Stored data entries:
+-------+

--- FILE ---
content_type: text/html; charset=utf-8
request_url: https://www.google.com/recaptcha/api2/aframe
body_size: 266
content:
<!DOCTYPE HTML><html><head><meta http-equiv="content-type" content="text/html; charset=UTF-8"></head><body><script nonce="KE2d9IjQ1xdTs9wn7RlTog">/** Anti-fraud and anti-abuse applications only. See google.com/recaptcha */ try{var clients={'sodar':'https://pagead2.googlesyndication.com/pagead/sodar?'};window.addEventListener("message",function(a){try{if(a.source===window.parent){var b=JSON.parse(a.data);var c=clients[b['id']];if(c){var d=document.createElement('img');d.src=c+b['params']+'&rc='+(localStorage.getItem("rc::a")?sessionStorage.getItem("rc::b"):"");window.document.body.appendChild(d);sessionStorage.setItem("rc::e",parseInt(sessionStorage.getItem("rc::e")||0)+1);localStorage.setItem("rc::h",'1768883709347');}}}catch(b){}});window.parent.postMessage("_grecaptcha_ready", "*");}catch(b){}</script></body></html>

+-------+

■ **PROBLEM REQUIREMENTS**: The records shown above must be returned in full, exactly as written.

■ **TASK OUTPUT**:
--- FILE ---
content_type: text/html; charset=utf-8
request_url: https://www.google.com/recaptcha/api2/aframe
body_size: 266
content:
<!DOCTYPE HTML><html><head><meta http-equiv="content-type" content="text/html; charset=UTF-8"></head><body><script nonce="KE2d9IjQ1xdTs9wn7RlTog">/** Anti-fraud and anti-abuse applications only. See google.com/recaptcha */ try{var clients={'sodar':'https://pagead2.googlesyndication.com/pagead/sodar?'};window.addEventListener("message",function(a){try{if(a.source===window.parent){var b=JSON.parse(a.data);var c=clients[b['id']];if(c){var d=document.createElement('img');d.src=c+b['params']+'&rc='+(localStorage.getItem("rc::a")?sessionStorage.getItem("rc::b"):"");window.document.body.appendChild(d);sessionStorage.setItem("rc::e",parseInt(sessionStorage.getItem("rc::e")||0)+1);localStorage.setItem("rc::h",'1768883709347');}}}catch(b){}});window.parent.postMessage("_grecaptcha_ready", "*");}catch(b){}</script></body></html>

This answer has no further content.